● **Excerpt**:

The main decision in Forex involves forecasting the directional movement between two currencies. Traders can profit from transactions with correct directional prediction and lose with incorrect prediction. Therefore, identifying directional movement is the problem addressed in this study.

We chose the Euro/US dollar (EUR/USD) pair for the analysis since it is the largest traded Forex currency pair in the world, accounting for more than 80% of the total Forex volume.

In recent years, deep learning tools, such as long short-term memory (LSTM), have become popular and have been found to be effective for many time-series forecasting problems. In general, such problems focus on determining the future values of time-series data with high accuracy. However, in direction prediction problems, accuracy cannot be defined as simply the difference between actual and predicted values. Therefore, a novel rule-based decision layer needs to be added after obtaining predictions from LSTMs.

In this work, we propose a hybrid model composed of a macroeconomic LSTM model and a technical LSTM model, named after the types of data they use. We first separately investigated the effects of these data on directional movement. After that, we combined the results to significantly improve prediction accuracy. The macroeconomic LSTM model utilizes several financial factors, including interest rates, Federal Reserve (FED) funds rate, inflation rates, Standard and Poor’s (S&P) 500, and Deutscher Aktien IndeX (DAX) market indexes. Each factor has important effects on the trend of the EUR/USD currency pair. This can be interpreted as a fundamental analysis of price data. The other model is the technical LSTM model, which takes advantage of technical analysis. Technical analysis is based on technical indicators that are mathematical functions used to predict future price action. The feature set in our model uses popular technical indicators such as moving average (MA), moving average convergence divergence (MACD), rate of change (ROC), momentum, relative strength index (RSI), Bollinger bands (BB), and the commodity channel index (CCI).

The contributions of this study are as follows:

A popular deep learning tool called LSTM, which is frequently used to forecast values in time-series data, is adopted to predict direction in Forex data. Both macroeconomic and technical indicators are used as features to make predictions. A novel hybrid model is proposed that combines two different models with smart decision rules to increase decision accuracy by eliminating transactions with weaker confidence. The proposed model and baseline models are tested using recent real data to demonstrate that the proposed hybrid model outperforms the others.

The rest of this paper is organized as follows. In “Related work” section, related studies of the financial time-series prediction problem are thoroughly examined. “Forex preliminaries”–“Technical indicators” sections provide background information about Forex, LSTM, and the technical indicators. Then, “The data set” section presents the data set used in the experiments. “LSTM-based hybrid model using macroeconomic and technical indicators” section introduces the proposed algorithm to handle the directional movement prediction problem. Moreover, the preprocessing and postprocessing phases are also explained in detail. “Experiments” section presents the results of the experiments and the classification performances of the proposed model. “Discussion” and “Conclusion” sections discuss the experimental results and provide insight for future research directions.

Related work.

● **Apply what you read**:
a) Transcribe the part of the Forex excerpt between "The main decision" and "in this study.", inclusive.
b) Using the Forex excerpt, answer these:
(i) Which currency pair was chosen for the analysis?
(ii) What share of total Forex volume does that pair account for?
(iii) Which of the two LSTM models uses interest rates and inflation rates as factors?
The data after this text isn't needed for anything here.

● **Collected data**:
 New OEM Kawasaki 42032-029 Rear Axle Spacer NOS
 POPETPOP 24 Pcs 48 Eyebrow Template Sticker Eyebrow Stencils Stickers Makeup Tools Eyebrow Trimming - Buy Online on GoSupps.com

● **Answers to each task**:
a)
The main decision in Forex involves forecasting the directional movement between two currencies. Traders can profit from transactions with correct directional prediction and lose with incorrect prediction. Therefore, identifying directional movement is the problem addressed in this study.

b)
(i) The Euro/US dollar (EUR/USD) pair.
(ii) More than 80%.
(iii) The macroeconomic LSTM model.